9. Aggregations on multiple value columns (non-adjacent)
if the value columns are not next to each other, we can still handle it. For example, we want to show the number of matches played and number of wins. These two value columns (MATCHES, WINS) are not next to each other in our source table.
=GROUPBY(T_RESULTS[[#All],[COUNTRY]],
HSTACK(T_RESULTS[[#All],[MATCHES]],T_RESULTS[[#All],[WINS]]),
HSTACK(COUNT, SUM),
3,1,1)
In this formula, we apply HSTACK to the two columns MATCHES and WINS. We also apply HSTACK as before to do multiple aggregations (COUNT, SUM).
10. Aggregations by multiple row fields (hierarchy)
We can also have multiple row fields when we summarize/group by. For example, if we want to show the number of wins grouped by Region and Country.
=GROUPBY(HSTACK(T_RESULTS[[#All],[REGION]],T_RESULTS[[#All],[COUNTRY]]),
T_RESULTS[[#All],[WINS]],
SUM,
3,2,-3)
Similar to how we used HSTACK in earlier examples, we can HSTACK Region and Country columns.
One thing to note here is that we have enabled subtotals in the above formula. 5th parameter is set to 2, which enables grand and subtotals. In this scenario, the sorting is done descending based on WINS column (our 6th parameter is -3). However, the hierarchy applies by default. This means the REGION with highest wins is at the top and region with second highest wins will go next. It is not the wins by country and it’s wins by region that takes priority in sorting. That’s why England with 35 is lower in the list behind Asian countries, since Asia as a region has 44 wins and Europe only 35. Asia goes above Europe.

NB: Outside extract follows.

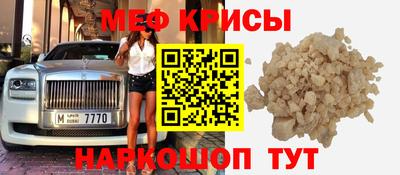 трава Чапаевск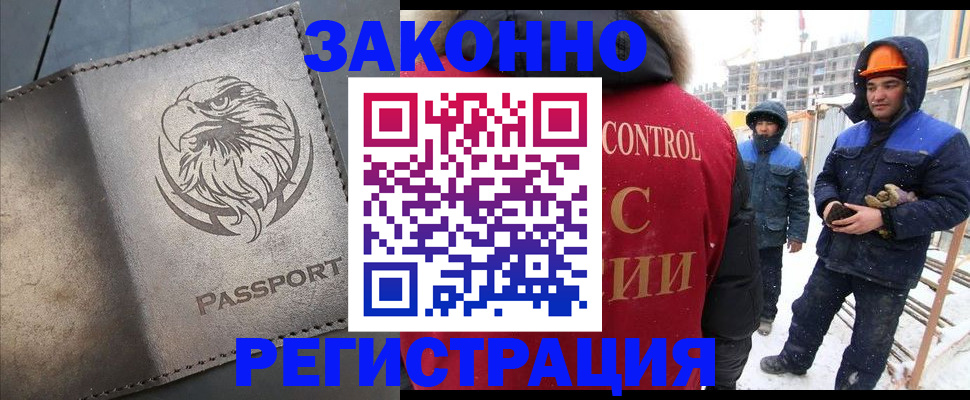 прописка от собственника в Томской области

11. Aggregations by multiple row fields (Table)
If we want to sort by value column only then we have to choose the 8th parameter available in the function.

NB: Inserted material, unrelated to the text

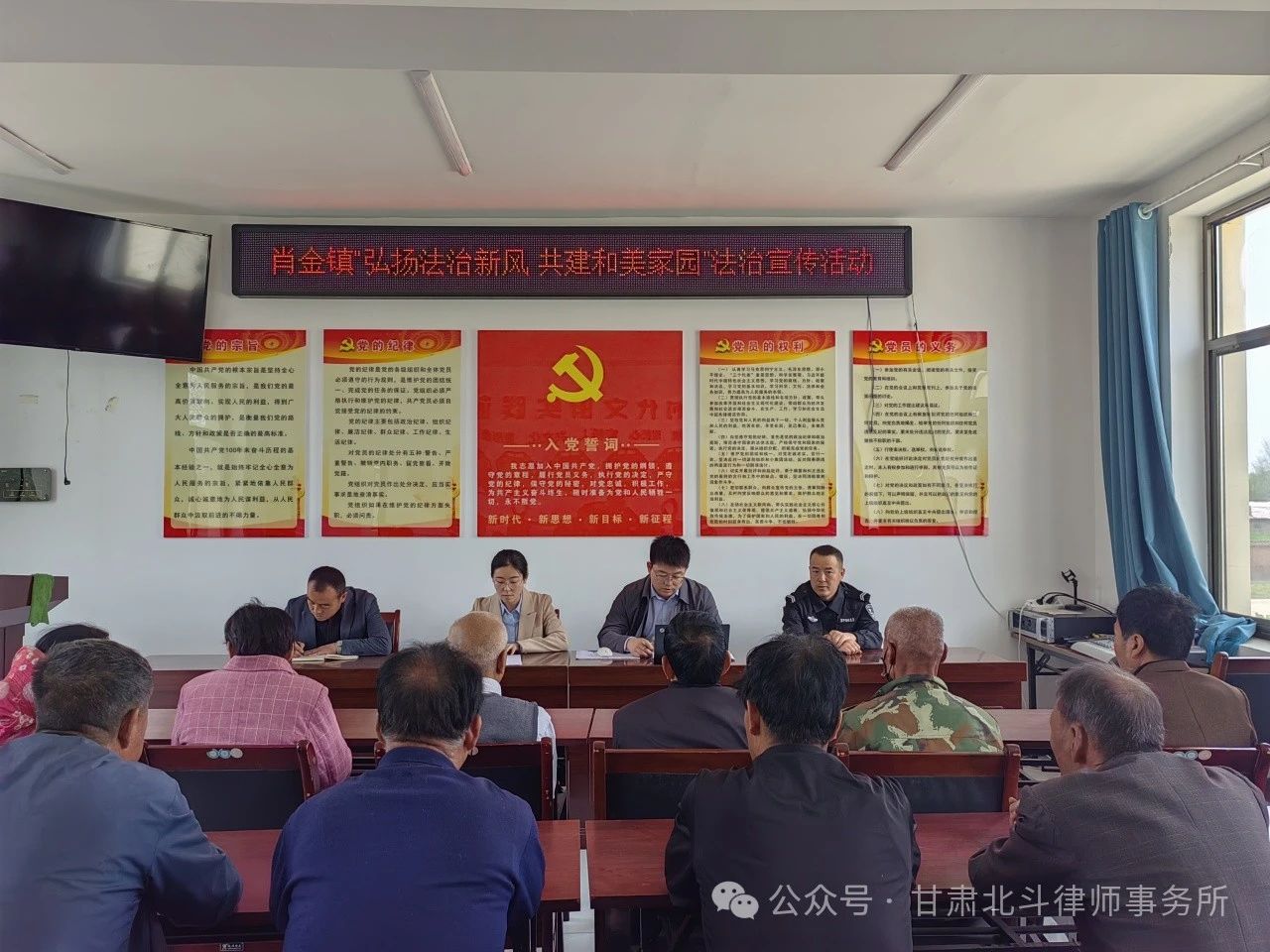 北斗律师开展村居法律顾问法治宣讲活动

=GROUPBY(HSTACK(T_RESULTS[[#All],[REGION]],T_RESULTS[[#All],[COUNTRY]]),
T_RESULTS[[#All],[WINS]],
SUM,
3,0,-3,
,
1)
I have entered 1 as the 8th parameter in the above formula. This setting allows sorting ignoring any hierarchy in our data.
In this result, the Countries are sorted based on Wins
It is important to note that when we choose this setting, the subtotals cannot be enabled.
12. ArraytoText
A special case of aggregation is ARRAYTOTEXT. Here, we can combine multiple values in a single column and display the array as concatenated text. For example, I want to see the results of matches played after 2021 by country.
=GROUPBY(T_RESULTS[[#All],[COUNTRY]],
T_RESULTS[[#All],[Result]],
ARRAYTOTEXT,
3,0,,
T_RESULTS[[#All],[YEAR]]>2021)
The result is a table where the recent match results for each country are shown.
13. Refer to GROUPBY result in another formula
When we develop reports in Excel, we can also use GROUPBY to create an intermediate dataset which is used in another formula downstream. If we have entered a formula using GROUPBY function in cell A3, we can now refer to that result by simply adding a #.
=INDEX(AW3#,,2)
In the simple formula, we are extracting only the second column of the GROUPBY result in cell AW3.
14. Conditional formatting on GROUPBY results
To make the results of a GROUPBY easier to read when we have subtotals, we can use the following approach.
The first rule creates the border around all the cells.
The second rule creates a dark orange fill with white bold font for the Grand Total row.
The third rule creates a light orange fill for subtotal rows.